| Exercise goal |
Could you return every line of the records below word for word, leaving out the pictures?

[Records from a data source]
☆ ☆ ☆ ☆ ☆ ☆ ☆

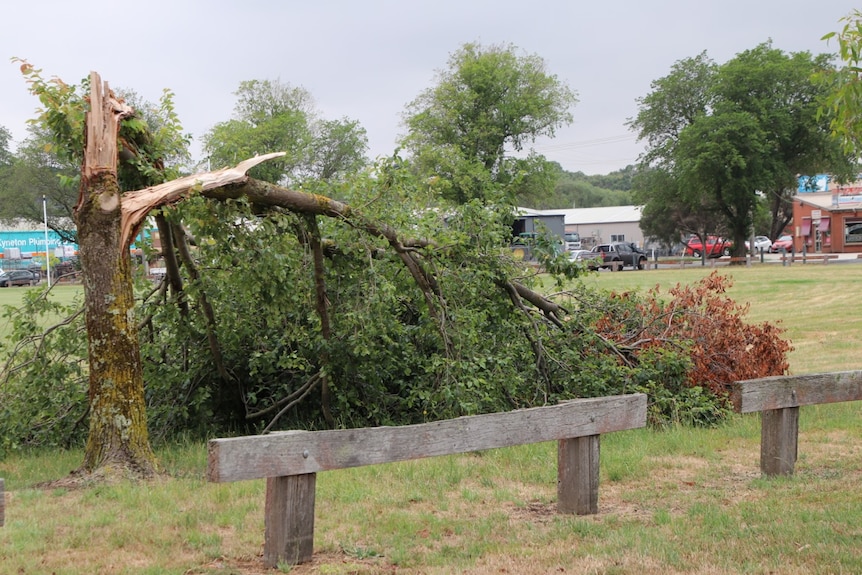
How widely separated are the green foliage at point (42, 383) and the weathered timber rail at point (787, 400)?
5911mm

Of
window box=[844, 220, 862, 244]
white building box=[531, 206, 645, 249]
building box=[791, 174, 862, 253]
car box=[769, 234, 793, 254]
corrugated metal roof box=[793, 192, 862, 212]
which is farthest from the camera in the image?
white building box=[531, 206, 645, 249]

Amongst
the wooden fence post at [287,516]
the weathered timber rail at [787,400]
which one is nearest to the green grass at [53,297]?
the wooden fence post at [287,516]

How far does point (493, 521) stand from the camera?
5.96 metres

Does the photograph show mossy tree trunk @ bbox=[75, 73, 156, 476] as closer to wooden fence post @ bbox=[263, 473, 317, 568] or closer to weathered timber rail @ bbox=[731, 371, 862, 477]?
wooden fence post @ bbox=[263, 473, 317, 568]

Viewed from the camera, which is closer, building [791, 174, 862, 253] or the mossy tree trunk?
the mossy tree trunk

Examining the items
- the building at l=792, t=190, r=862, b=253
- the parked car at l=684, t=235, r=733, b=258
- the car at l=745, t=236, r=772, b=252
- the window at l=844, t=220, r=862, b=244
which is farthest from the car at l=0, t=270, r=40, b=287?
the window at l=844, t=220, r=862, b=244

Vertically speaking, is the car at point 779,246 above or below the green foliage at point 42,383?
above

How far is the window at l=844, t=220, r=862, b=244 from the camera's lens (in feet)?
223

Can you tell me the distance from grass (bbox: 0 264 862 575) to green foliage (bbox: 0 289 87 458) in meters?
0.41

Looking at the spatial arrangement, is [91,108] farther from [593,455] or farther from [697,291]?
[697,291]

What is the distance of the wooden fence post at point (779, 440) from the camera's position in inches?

☆ ☆ ☆ ☆ ☆ ☆ ☆

| Correct answer |
How widely separated are the green foliage at point (42, 383) and the weathered timber rail at point (787, 400)?
5911mm

Of
window box=[844, 220, 862, 244]
white building box=[531, 206, 645, 249]
building box=[791, 174, 862, 253]
car box=[769, 234, 793, 254]
corrugated metal roof box=[793, 192, 862, 212]
which is farthest from the camera in the image?
white building box=[531, 206, 645, 249]

Amongst
the wooden fence post at [287,516]
the weathered timber rail at [787,400]
which one is nearest to the green grass at [53,297]?
the wooden fence post at [287,516]

How far does point (493, 521) stand from the camera?
5.96 metres

Does the photograph show mossy tree trunk @ bbox=[75, 73, 156, 476] as closer to wooden fence post @ bbox=[263, 473, 317, 568] or closer to weathered timber rail @ bbox=[731, 371, 862, 477]?
wooden fence post @ bbox=[263, 473, 317, 568]

Viewed from the camera, which is closer, building [791, 174, 862, 253] or the mossy tree trunk?
the mossy tree trunk

Examining the items
- the building at l=792, t=190, r=862, b=253
- the parked car at l=684, t=235, r=733, b=258
- the car at l=745, t=236, r=772, b=252
- the window at l=844, t=220, r=862, b=244
which is farthest from the car at l=0, t=270, r=40, b=287?
the window at l=844, t=220, r=862, b=244

Vertically speaking, is the car at point 779,246 above or below the green foliage at point 42,383?
above

How far is the window at l=844, t=220, r=862, b=244 from the camera's lens (in feet)?
223

Can you tell me the distance from grass (bbox: 0 264 862 575) to green foliage (bbox: 0 289 87 458) in meters?
0.41

Looking at the spatial arrangement, is [91,108] farther from [593,455] or farther from [697,291]?
[697,291]

What is the distance of the wooden fence post at point (779, 440) from the camera's position in inches?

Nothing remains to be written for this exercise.